Revisiting cosmic oddball: a small, irregularly shaped dwarf galaxy

It is a small galaxy lacking a regular structure.


NASA/ESA Hubble Space Telescope revisits the dwarf galaxy NGC 170, a cosmic oddball that has recently undergone a spate of star formation called a starburst. Located almost 17 million light-years away, the galaxy is an ideal laboratory to investigate the history of star formation.

This ‘starburst’ is responsible for many of the young stars on the outskirts of this galaxy’s core, as well as the central giant star cluster.

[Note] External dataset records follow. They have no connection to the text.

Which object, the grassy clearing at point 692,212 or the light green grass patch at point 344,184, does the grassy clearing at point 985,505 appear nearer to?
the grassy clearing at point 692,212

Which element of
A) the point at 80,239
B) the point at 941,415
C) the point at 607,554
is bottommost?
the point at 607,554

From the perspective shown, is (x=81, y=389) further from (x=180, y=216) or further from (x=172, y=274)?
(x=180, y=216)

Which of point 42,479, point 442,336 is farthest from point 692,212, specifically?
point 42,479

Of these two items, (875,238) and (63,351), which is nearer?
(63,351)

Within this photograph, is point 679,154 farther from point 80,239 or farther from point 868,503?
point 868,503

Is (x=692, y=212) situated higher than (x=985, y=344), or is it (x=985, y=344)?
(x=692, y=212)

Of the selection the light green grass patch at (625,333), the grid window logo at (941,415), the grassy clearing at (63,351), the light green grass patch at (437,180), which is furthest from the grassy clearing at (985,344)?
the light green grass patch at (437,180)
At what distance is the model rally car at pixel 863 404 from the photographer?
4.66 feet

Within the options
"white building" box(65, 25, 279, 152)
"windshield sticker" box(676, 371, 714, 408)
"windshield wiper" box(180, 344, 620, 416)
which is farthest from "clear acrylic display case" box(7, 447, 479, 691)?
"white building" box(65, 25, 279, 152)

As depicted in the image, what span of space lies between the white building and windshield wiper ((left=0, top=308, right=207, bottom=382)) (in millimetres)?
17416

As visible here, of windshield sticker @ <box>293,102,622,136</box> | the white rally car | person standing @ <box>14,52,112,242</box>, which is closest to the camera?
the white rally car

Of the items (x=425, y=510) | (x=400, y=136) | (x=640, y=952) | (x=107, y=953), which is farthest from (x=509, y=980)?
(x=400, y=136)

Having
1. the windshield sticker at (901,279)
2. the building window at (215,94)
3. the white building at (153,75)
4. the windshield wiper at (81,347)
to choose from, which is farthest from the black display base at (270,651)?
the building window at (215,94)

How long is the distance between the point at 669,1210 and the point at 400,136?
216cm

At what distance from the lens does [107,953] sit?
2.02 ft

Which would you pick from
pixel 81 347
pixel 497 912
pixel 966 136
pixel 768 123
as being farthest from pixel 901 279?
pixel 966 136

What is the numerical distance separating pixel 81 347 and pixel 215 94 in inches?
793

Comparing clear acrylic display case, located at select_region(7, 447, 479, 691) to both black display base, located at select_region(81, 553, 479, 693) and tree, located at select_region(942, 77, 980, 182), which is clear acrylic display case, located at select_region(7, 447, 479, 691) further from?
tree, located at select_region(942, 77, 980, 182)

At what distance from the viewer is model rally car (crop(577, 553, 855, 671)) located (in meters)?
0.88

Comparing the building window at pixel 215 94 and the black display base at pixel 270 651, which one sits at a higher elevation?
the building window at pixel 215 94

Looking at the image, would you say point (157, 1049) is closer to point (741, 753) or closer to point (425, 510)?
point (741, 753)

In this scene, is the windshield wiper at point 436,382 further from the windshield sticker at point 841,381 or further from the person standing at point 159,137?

Dwarf irregular galaxies like NGC 170 can offer valuable insights into the overall evolution of galaxies. These types of galaxies are considered to be similar to the earliest galaxies that populated the Universe.

The galaxy hosts young, blue, hot stars at its center. Older, red, cooler stars are more spread out.

By observing a specific wavelength of light known as H-alpha with Hubble’s Wide Field Camera 3, astronomers aimed to discover thousands of emission nebulae — regions created when hot, young stars bathe the clouds of gas surrounding them in ultraviolet light, causing them to glow.

Before this, Hubble explored NGC 1705 in 1999 using Hubble’s workhorse camera, the Wide Field Planetary Camera 2. The Wide Field Camera 3 replaced this instrument during the fifth and final Space Shuttle mission to Hubble in 2009. It has provided a richer and far more detailed portrait of NGC 1705 than the 1999 observation.